II. De acordo com o ordenamento jurídico angolano e as directrizes estabelecidas pela SADC (Comunidade de Desenvolvimento da África Austral), a CNE deveria ser um organismo de natureza neutra e apartidária, garantindo paridade nas condições para todos os envolvidos no espectro político. Contudo, o processo de reeleição administrado pelo CSMJ, que também é amplamente reconhecido como uma extensão do MPLA, denota uma clara falta de imparcialidade e um desrespeito por princípios de legalidade. A adopção de critérios que priorizam a experiência eleitoral sem considerar factores éticos e de idoneidade agrava a falta de confiabilidade no processo.
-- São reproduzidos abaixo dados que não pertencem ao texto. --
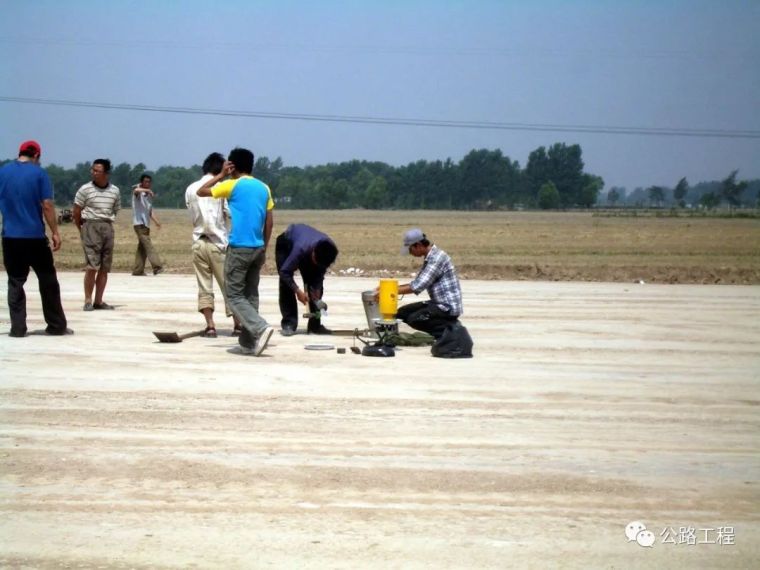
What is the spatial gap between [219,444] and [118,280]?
48.5 feet

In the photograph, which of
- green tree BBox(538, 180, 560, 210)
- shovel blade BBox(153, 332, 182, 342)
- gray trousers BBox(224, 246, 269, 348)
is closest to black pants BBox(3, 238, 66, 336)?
shovel blade BBox(153, 332, 182, 342)

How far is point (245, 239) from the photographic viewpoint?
1214cm

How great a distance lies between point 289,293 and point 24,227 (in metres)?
3.16

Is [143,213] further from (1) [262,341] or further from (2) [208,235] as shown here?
(1) [262,341]

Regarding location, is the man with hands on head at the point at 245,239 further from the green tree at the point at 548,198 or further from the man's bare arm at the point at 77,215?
the green tree at the point at 548,198

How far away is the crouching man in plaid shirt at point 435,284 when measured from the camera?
1278cm

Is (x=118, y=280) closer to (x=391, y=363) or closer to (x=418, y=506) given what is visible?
(x=391, y=363)

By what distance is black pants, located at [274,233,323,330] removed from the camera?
13.7 meters

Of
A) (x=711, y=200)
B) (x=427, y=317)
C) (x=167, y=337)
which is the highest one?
(x=711, y=200)

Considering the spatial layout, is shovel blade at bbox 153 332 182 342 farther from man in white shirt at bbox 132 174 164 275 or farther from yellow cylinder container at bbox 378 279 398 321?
man in white shirt at bbox 132 174 164 275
III. Em face do exposto, o Movimento Cívico MUDEI declara explicitamente que não reconhece Manuel Pereira da Silva “Manico” como presidente da CNE. Acreditamos que a sua continuidade no cargo é incompatível com a realização de eleições que sejam verdadeiramentelivres, justas e transparentes. Ademais, repudiamos o papel do CSMJ como parte interessada no processo eleitoral, o qual compromete a confiança da sociedade nas instituições democráticas do país.
O Movimento Cívico MUDEI convoca a sociedade civil, as igrejas, os partidos políticos, e todos os segmentos engajados da nação a unirem suas forças contra essa afronta à democracia. Não podemos permitir que interesses partidários continuem a sobrepor-se aos direitos e as aspirações do povo angolano.